Data items
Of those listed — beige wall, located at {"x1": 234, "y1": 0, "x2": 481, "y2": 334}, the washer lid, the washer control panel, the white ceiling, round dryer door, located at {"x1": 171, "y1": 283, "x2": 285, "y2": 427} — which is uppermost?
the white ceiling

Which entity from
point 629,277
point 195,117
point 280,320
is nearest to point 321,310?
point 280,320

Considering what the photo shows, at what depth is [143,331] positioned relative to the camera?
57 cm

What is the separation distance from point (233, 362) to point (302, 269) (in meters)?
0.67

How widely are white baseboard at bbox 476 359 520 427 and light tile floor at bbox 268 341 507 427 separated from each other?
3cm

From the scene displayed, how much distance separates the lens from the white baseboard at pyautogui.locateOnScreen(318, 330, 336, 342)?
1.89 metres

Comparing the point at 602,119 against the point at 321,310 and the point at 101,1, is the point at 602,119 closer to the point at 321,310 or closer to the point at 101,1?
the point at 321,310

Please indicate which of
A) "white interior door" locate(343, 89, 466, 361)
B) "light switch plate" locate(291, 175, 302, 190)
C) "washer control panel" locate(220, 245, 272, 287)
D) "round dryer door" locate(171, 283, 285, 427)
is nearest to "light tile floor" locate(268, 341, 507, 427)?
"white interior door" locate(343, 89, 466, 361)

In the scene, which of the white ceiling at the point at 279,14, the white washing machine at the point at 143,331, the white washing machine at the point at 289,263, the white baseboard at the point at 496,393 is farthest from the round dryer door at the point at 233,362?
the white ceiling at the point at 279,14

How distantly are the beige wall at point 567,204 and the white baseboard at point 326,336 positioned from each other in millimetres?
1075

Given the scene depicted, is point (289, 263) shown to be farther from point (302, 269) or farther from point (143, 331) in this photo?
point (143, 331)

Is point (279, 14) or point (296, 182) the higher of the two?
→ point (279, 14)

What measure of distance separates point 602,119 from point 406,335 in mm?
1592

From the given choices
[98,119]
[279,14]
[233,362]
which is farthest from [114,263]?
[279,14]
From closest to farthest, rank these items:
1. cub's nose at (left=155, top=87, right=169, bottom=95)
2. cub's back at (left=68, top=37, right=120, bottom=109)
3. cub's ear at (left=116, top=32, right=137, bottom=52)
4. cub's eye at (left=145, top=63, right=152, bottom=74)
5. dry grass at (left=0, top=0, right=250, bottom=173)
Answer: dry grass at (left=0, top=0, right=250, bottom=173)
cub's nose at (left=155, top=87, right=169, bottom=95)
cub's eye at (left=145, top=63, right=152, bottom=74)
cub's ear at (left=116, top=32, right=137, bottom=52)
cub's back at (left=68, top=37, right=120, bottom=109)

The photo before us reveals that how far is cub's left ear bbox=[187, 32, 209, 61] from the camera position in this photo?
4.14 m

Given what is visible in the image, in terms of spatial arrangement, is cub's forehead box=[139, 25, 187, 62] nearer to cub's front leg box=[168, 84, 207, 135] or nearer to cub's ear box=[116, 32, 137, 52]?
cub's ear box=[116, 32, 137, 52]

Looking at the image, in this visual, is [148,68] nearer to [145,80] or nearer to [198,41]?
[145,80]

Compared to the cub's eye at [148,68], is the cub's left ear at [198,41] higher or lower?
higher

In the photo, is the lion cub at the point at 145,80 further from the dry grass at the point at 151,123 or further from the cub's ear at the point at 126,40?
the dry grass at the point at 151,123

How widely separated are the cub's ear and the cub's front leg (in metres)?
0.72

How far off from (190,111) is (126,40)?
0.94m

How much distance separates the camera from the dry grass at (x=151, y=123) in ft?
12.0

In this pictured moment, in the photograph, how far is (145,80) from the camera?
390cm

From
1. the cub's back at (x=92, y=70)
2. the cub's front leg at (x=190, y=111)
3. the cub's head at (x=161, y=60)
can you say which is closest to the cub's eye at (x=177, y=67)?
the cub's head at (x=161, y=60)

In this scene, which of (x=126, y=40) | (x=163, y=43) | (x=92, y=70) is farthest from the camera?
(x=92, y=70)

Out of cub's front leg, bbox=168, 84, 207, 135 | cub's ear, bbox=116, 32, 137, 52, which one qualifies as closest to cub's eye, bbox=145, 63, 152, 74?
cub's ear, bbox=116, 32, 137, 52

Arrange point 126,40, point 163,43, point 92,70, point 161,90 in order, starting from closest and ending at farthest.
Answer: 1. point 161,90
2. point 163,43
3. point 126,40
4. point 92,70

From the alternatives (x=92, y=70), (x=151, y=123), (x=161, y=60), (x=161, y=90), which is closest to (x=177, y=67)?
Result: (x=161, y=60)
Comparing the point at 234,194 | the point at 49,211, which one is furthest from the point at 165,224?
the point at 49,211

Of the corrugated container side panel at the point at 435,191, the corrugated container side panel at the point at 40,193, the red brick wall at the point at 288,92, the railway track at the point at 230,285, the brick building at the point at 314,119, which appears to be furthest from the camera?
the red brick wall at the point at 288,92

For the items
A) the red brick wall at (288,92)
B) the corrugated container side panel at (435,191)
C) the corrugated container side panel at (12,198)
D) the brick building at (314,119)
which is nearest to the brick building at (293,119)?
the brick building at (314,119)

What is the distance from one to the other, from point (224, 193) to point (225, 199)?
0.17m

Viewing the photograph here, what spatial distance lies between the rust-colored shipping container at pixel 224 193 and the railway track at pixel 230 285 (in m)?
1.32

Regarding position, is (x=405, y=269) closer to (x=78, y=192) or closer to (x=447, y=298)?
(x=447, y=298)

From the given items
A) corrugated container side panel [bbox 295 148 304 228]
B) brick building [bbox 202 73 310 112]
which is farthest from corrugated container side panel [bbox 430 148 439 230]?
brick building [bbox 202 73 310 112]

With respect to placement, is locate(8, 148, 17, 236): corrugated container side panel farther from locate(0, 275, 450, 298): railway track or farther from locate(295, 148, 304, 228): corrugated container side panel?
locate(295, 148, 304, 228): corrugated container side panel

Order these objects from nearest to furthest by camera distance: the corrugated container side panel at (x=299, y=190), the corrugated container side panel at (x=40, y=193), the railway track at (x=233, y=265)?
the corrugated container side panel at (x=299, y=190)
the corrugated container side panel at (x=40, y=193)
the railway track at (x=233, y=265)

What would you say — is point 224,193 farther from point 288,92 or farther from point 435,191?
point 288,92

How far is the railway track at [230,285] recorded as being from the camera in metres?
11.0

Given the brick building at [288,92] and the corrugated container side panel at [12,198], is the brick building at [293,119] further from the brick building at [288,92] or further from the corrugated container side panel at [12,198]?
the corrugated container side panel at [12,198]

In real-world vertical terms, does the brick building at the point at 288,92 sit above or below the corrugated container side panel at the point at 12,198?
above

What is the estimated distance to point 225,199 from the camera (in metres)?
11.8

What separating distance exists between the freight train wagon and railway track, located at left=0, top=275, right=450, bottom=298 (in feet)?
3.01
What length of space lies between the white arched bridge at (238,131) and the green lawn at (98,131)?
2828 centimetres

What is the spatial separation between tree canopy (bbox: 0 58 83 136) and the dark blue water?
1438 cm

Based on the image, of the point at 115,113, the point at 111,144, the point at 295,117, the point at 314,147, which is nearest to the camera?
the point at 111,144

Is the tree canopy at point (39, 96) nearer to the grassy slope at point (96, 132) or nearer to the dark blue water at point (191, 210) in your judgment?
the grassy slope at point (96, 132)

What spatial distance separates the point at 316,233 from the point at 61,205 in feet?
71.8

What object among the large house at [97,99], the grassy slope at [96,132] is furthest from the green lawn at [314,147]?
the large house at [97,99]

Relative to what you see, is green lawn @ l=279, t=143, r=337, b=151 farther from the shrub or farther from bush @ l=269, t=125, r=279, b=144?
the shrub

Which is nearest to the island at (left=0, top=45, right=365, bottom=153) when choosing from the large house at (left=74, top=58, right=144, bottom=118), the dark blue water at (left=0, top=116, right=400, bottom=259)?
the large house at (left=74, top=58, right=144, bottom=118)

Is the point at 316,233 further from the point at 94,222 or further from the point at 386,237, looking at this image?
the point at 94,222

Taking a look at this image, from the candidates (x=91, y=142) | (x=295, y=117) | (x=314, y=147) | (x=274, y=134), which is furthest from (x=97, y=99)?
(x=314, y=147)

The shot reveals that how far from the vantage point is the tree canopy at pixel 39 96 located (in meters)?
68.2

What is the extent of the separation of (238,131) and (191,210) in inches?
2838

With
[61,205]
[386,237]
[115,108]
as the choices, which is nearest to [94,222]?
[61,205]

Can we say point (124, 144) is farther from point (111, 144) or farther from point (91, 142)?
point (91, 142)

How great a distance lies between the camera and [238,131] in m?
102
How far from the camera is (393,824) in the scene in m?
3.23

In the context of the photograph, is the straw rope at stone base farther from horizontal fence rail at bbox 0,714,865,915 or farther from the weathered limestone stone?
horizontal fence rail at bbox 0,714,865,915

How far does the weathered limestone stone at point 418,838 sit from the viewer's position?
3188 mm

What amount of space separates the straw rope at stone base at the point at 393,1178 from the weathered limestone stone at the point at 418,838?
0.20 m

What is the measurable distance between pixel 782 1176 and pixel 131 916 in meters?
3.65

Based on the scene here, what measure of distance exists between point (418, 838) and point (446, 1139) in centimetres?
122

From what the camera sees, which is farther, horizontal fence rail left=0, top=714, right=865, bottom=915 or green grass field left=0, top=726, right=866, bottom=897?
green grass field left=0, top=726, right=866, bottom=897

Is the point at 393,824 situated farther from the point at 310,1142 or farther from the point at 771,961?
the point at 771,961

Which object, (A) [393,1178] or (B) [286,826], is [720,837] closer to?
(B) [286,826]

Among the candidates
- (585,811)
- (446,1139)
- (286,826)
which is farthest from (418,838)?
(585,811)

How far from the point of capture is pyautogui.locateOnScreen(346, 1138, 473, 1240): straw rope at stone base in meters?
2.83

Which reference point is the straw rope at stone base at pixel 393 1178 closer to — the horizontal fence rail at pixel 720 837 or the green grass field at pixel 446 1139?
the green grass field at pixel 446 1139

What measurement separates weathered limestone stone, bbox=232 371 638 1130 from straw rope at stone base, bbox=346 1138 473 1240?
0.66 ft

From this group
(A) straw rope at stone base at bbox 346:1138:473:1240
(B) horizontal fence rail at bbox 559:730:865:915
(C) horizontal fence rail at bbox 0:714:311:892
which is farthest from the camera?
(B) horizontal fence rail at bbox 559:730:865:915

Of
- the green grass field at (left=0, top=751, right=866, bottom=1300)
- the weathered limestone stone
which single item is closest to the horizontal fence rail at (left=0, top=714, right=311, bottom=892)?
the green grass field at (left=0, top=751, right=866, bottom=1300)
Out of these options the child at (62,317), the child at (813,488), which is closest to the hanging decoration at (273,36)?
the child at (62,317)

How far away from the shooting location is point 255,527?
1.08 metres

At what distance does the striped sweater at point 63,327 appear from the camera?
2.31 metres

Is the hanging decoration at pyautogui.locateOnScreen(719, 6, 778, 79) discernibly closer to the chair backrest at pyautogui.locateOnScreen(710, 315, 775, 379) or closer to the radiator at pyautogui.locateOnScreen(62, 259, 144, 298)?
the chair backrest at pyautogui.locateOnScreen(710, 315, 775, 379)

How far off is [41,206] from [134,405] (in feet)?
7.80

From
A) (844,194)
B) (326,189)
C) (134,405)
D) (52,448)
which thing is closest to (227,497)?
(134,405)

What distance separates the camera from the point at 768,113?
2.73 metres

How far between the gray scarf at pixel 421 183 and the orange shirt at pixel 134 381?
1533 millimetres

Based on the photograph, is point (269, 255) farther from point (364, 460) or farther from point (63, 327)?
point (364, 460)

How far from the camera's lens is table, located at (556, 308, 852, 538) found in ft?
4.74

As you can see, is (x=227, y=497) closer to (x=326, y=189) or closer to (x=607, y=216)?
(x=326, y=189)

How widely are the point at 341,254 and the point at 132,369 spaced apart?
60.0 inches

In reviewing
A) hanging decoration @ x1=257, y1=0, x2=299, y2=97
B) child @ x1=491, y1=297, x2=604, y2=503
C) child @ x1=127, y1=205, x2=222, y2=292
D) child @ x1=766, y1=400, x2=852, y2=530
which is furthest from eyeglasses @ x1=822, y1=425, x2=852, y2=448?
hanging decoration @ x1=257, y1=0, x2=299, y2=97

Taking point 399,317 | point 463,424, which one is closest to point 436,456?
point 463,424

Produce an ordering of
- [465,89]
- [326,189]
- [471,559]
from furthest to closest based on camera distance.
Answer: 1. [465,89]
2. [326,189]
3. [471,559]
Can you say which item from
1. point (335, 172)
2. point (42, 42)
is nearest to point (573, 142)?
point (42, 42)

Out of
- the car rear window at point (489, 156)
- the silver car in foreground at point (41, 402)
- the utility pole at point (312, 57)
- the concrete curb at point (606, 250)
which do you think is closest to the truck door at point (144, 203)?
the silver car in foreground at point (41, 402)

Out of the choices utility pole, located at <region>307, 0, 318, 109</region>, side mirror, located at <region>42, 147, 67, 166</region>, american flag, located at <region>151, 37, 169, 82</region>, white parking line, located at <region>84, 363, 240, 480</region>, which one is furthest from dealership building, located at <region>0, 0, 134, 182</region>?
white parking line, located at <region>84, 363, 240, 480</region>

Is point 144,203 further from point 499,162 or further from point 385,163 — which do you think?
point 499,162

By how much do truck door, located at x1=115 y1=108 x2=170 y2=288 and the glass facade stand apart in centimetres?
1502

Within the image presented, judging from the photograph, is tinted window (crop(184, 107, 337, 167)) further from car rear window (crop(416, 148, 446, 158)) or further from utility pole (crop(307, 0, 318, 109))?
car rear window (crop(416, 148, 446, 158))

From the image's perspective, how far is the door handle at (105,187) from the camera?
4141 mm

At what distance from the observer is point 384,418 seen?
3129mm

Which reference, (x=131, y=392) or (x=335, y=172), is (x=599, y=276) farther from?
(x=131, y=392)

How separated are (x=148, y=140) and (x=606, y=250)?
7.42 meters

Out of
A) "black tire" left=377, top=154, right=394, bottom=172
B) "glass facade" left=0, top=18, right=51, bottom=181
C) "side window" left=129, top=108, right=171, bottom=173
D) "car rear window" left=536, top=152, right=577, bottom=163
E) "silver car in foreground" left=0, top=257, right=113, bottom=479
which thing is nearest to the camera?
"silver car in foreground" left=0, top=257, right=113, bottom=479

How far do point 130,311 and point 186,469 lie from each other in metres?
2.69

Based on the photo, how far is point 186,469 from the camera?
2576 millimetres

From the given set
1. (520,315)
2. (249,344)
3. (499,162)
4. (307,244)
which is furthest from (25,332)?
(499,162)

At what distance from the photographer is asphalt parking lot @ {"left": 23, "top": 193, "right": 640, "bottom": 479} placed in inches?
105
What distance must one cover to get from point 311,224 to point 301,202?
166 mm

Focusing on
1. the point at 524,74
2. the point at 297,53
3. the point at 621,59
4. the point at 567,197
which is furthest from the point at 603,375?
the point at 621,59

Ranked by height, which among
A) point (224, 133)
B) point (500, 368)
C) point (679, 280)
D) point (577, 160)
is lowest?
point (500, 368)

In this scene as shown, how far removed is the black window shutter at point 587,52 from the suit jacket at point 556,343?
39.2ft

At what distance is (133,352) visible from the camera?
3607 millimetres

▶ [TO DO]:
Repeat the lines of the items verbatim, beginning at the line that contains "Is the hanging" and stopping after the line that contains "3. [471,559]".

▶ [WORKED ANSWER]:
Is the hanging decoration at pyautogui.locateOnScreen(719, 6, 778, 79) discernibly closer to the chair backrest at pyautogui.locateOnScreen(710, 315, 775, 379) or closer to the radiator at pyautogui.locateOnScreen(62, 259, 144, 298)?
the chair backrest at pyautogui.locateOnScreen(710, 315, 775, 379)

How far off is [41,206] from [134,405] (in feet)?
7.80

From
A) (844,194)
B) (326,189)
C) (134,405)
D) (52,448)
which thing is closest to (227,497)?
(134,405)

What distance separates the camera from the point at 768,113?
2.73 metres

How far between the gray scarf at pixel 421 183 and the orange shirt at pixel 134 381?
1533 millimetres

Based on the photograph, is point (269, 255) farther from point (364, 460) or farther from point (63, 327)?
point (364, 460)

How far from the camera's lens is table, located at (556, 308, 852, 538) found in ft?
4.74

As you can see, is (x=227, y=497) closer to (x=326, y=189) or closer to (x=607, y=216)?
(x=326, y=189)

How widely are the point at 341,254 and the point at 132,369 spaced apart?
60.0 inches

In reviewing
A) hanging decoration @ x1=257, y1=0, x2=299, y2=97
B) child @ x1=491, y1=297, x2=604, y2=503
C) child @ x1=127, y1=205, x2=222, y2=292
D) child @ x1=766, y1=400, x2=852, y2=530
which is furthest from eyeglasses @ x1=822, y1=425, x2=852, y2=448?
hanging decoration @ x1=257, y1=0, x2=299, y2=97

Taking point 399,317 | point 463,424, which one is closest to point 436,456?
point 463,424

Produce an ordering of
- [465,89]
- [326,189]
- [471,559]
from furthest to closest based on camera distance.
Answer: 1. [465,89]
2. [326,189]
3. [471,559]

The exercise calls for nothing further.